The Oasis restaurant, an Austin landmark that sits on a cliff overlooking Lake Travis, burned down last night after an apparent lightning strike.
The main three-story building, with its treehouse-like decks jutting along a 450-foot cliff overlooking the lake, was badly damaged, Hudson Bend Fire Chief Bruce Watson said. About 25 of the 40 decks, the restaurant's main entrance and a courtyard were destroyed. Damage estimates topped $1 million.
Hailed as one of Texas' top 10 tourist attractions, the Oasis drew an average of a million customers annually from all 50 states and several other countries. [Owner Beau] Theriot said he has seen people wearing Oasis T-shirts while traveling in Mexico City, Bangkok and Paris.

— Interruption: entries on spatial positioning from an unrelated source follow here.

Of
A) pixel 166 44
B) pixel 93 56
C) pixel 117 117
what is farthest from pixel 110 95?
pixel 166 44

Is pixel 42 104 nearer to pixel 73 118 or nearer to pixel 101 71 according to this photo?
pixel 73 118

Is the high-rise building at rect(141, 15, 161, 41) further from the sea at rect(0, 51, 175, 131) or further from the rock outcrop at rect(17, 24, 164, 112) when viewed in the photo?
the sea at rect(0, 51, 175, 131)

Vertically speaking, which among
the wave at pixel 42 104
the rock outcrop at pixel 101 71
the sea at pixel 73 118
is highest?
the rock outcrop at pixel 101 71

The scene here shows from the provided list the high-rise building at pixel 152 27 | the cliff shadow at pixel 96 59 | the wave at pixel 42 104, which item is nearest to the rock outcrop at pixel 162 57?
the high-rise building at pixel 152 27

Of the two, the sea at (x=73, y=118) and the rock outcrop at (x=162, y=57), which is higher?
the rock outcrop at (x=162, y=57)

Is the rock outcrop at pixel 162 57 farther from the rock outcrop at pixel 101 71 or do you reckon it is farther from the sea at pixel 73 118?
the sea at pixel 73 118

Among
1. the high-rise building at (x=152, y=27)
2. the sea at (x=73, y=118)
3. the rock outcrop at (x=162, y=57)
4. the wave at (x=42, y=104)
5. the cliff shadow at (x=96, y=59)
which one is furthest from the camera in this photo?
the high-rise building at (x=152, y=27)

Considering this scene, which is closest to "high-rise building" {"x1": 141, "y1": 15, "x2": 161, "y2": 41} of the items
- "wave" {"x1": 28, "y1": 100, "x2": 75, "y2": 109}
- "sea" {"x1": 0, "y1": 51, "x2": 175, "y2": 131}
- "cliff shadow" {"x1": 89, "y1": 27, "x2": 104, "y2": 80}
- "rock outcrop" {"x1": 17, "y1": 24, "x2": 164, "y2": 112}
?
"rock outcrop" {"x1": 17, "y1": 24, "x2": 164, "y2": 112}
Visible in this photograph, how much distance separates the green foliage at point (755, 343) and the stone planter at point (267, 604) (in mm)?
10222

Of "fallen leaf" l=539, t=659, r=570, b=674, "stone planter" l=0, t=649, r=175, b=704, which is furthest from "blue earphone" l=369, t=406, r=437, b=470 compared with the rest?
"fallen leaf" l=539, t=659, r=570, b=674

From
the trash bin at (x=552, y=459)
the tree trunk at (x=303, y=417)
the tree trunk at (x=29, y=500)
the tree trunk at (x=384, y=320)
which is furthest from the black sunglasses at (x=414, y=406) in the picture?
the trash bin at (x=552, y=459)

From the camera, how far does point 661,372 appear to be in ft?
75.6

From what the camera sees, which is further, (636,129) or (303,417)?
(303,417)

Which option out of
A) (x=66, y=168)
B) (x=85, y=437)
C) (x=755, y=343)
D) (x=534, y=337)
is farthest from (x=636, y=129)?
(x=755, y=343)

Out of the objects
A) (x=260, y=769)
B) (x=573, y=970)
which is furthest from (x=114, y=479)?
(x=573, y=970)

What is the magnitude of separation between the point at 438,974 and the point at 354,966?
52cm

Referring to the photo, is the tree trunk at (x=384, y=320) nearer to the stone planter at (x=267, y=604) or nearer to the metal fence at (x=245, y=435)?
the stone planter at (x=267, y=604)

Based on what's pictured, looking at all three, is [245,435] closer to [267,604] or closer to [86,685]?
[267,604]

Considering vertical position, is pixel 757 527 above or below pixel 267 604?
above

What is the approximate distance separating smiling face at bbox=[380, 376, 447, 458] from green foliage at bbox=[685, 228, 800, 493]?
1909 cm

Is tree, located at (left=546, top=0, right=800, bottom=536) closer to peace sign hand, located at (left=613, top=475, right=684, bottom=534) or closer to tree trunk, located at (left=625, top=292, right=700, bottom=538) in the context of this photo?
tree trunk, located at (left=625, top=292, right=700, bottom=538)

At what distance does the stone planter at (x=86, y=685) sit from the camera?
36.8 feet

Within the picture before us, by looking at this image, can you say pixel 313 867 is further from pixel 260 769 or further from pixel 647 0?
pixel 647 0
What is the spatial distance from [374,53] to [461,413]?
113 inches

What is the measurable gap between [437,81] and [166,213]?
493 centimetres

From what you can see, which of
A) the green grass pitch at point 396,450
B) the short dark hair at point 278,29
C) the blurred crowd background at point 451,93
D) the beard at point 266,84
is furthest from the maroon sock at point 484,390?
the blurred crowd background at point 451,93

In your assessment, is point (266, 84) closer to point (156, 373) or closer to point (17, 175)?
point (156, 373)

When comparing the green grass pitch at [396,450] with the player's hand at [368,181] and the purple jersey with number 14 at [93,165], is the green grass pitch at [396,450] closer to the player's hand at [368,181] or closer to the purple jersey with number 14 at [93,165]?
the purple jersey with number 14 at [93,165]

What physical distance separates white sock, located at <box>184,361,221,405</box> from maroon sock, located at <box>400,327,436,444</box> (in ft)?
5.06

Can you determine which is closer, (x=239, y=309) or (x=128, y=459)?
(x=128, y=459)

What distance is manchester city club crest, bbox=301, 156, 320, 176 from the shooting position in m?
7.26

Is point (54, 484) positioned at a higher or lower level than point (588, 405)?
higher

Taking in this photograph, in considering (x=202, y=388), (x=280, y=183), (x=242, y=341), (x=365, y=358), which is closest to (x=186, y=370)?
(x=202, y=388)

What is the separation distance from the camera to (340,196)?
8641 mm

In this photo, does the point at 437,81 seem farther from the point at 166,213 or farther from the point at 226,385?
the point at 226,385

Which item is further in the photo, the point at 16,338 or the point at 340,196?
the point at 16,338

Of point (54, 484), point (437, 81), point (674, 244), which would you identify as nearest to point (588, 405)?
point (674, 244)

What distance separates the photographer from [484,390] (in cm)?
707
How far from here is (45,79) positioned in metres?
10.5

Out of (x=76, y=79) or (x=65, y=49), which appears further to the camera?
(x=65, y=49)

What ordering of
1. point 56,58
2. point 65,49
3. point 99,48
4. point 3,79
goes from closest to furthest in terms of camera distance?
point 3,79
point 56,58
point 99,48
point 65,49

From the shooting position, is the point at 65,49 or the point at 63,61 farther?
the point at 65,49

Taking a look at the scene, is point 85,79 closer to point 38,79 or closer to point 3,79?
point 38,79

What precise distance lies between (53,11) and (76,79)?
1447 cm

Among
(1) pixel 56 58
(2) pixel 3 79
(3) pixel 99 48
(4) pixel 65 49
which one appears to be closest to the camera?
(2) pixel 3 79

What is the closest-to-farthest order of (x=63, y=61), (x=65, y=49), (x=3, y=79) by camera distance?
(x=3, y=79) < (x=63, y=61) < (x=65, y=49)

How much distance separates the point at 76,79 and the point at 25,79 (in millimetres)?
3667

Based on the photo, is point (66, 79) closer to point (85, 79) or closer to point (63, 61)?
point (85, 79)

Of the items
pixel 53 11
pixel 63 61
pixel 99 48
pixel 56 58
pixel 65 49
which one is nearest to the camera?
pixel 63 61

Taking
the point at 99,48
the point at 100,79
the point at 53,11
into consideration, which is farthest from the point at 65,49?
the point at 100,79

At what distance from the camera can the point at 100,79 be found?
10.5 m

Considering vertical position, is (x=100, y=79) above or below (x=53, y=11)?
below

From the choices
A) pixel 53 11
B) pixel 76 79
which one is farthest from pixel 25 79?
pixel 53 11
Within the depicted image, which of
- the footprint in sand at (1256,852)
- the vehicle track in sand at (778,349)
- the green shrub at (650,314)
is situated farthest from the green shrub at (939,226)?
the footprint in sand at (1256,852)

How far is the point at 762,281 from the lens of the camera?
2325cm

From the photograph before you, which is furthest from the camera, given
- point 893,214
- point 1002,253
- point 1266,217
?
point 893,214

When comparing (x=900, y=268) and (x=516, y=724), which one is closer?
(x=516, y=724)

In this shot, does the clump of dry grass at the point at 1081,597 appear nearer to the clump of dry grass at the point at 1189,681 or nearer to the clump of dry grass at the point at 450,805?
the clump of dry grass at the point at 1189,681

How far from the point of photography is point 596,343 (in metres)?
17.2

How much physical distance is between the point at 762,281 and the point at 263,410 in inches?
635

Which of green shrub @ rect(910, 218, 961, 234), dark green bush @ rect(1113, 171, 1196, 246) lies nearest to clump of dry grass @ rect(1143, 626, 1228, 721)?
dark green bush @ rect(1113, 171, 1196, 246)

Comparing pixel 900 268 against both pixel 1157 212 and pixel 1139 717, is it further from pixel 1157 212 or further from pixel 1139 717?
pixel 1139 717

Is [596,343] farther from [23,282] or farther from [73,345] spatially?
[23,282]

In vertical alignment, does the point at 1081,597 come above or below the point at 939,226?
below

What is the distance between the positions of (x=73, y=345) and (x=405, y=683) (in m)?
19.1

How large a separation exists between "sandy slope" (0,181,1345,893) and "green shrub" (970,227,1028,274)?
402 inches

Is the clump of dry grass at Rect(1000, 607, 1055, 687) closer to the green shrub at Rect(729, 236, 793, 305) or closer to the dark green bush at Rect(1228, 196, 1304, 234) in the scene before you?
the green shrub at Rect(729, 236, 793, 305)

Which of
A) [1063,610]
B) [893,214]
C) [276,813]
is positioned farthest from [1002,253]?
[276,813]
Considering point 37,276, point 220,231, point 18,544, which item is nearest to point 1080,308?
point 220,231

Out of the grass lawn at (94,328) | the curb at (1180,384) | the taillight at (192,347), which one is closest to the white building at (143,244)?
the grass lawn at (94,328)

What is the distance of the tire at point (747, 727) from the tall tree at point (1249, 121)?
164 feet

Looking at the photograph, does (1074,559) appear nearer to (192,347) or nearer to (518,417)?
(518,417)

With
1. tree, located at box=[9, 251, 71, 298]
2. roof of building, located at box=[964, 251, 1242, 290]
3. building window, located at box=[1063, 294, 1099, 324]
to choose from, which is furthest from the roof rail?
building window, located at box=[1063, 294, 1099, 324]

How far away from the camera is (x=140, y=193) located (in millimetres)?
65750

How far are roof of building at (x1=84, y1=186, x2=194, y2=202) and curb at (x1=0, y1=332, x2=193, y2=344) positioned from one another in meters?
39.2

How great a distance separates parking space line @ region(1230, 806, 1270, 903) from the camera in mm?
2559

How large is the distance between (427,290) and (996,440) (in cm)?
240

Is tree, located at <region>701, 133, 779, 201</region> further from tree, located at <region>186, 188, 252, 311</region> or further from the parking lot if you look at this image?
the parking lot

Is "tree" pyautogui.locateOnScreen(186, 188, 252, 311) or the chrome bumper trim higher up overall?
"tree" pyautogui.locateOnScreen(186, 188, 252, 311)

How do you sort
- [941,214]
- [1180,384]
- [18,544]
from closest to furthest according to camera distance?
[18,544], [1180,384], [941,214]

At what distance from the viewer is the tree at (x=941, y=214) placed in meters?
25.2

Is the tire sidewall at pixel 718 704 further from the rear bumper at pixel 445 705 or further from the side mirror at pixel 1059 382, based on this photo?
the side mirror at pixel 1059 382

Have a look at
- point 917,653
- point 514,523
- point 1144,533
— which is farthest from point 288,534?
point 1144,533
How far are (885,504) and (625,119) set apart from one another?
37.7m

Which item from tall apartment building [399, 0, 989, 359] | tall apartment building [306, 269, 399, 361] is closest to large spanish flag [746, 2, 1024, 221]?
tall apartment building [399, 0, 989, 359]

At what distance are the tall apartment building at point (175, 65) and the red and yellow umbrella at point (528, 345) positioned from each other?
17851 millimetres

The restaurant hosted weddings, receptions and countless company parties. It also featured Sunday night salsa dancing and live music. Theriot likened it to a cruise-ship atmosphere.
On a given night, nearly 2,000 customers would pack the place, with crowds outside often waiting up to a couple of hours for a table.
"The Oasis is an icon of all the fun and entertainment and joy and life on Lake Travis," said Sherrie Hitt, one of dozens of loyal patrons who came to the lake early Wednesday to see the devastation. She stood near Mansfield Dam, peering across Lake Travis through binoculars.
Theriot had opened his first restaurant in 1973 when he was 26: the Brownstone Restaurant, which combined his love of food and antiques. He later opened his own gallery and launched Cafe Adobe in Houston's eclectic Montrose neighborhood.
He came to Lake Travis to build a weekend home. But after watching several sunsets from the edge of a nearby cliff, he decided he should build a restaurant there. Theriot said he bought the 500-acre tract for $1.5 million in 1979 with no particular plan.
By 1982, he had completed renovation of the ramshackle ranch house, the only structure on the property. Theriot said his initial plan was to offer a simple menu of hamburgers and beer to lake visitors.
After a couple of years, he decided to expand. He began adding decks on the side of the cliff, offering more visitors a view of sunsets over the nearby hills. Soon after it opened, restaurant workers began a tradition that continued through Tuesday: the ringing of a sunset bell followed by a standing ovation.
Theriot kept adding decks and expanded the menu to include Mexican cuisine, salads and other entrees.